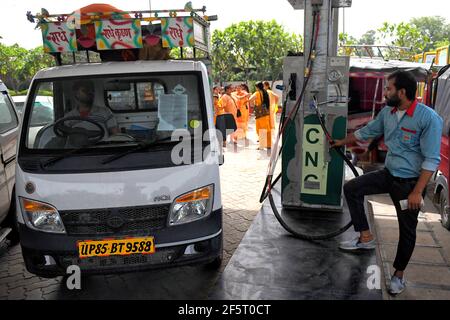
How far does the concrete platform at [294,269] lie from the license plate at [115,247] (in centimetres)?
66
• • •
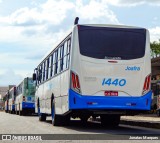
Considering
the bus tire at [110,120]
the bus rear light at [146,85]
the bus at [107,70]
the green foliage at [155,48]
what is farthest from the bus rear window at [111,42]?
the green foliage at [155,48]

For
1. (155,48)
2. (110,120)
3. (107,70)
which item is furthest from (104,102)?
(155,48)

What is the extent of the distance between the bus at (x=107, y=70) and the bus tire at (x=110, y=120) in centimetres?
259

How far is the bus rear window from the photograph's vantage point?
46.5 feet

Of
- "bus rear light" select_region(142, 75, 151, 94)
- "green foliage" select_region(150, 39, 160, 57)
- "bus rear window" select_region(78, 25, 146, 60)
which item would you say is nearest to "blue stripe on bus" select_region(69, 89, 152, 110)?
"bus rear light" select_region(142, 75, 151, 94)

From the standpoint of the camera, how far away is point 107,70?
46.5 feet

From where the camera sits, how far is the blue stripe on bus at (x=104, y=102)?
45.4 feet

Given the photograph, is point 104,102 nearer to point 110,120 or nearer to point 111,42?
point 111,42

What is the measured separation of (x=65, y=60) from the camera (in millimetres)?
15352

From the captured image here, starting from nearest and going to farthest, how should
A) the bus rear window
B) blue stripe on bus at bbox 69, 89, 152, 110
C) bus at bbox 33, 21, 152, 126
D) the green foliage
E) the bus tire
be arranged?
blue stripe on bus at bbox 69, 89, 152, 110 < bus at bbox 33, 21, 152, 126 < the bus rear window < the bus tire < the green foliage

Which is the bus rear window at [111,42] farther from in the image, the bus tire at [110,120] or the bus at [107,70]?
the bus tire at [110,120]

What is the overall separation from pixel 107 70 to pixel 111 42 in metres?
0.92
• • •
GOAL:
Please reproduce the data between the lines holding "What is the extent" and "blue stripe on bus at bbox 69, 89, 152, 110 <", inclusive, swapping "camera" for "viewer" and leaving everything else unchanged.

THE REPLY:
What is the extent of the distance between the bus at (x=107, y=70) and the bus tire at (x=110, y=120) in centimetres?
259

How far is the bus rear window from the photograph's vantage point?
46.5 feet

Of
- "bus rear light" select_region(142, 75, 151, 94)
- "green foliage" select_region(150, 39, 160, 57)
- "bus rear window" select_region(78, 25, 146, 60)
which item would you say is nearest to "blue stripe on bus" select_region(69, 89, 152, 110)?
"bus rear light" select_region(142, 75, 151, 94)

From the standpoint of the viewer, how far away is point 107,70?
46.5 feet

From where the viewer sits, how far is the blue stripe on bus at (x=104, y=102)?
45.4 feet

Given the photograph, is point 104,102 nearer to point 110,120 or nearer to point 111,42?
point 111,42

What is the measured separation of (x=65, y=60) from the viewer (in millimetres)?
15352

From the captured image here, starting from nearest and going to farthest, how should
A) the bus rear window
B) blue stripe on bus at bbox 69, 89, 152, 110
C) bus at bbox 33, 21, 152, 126
D) the green foliage
E) the bus tire
be arranged?
blue stripe on bus at bbox 69, 89, 152, 110 < bus at bbox 33, 21, 152, 126 < the bus rear window < the bus tire < the green foliage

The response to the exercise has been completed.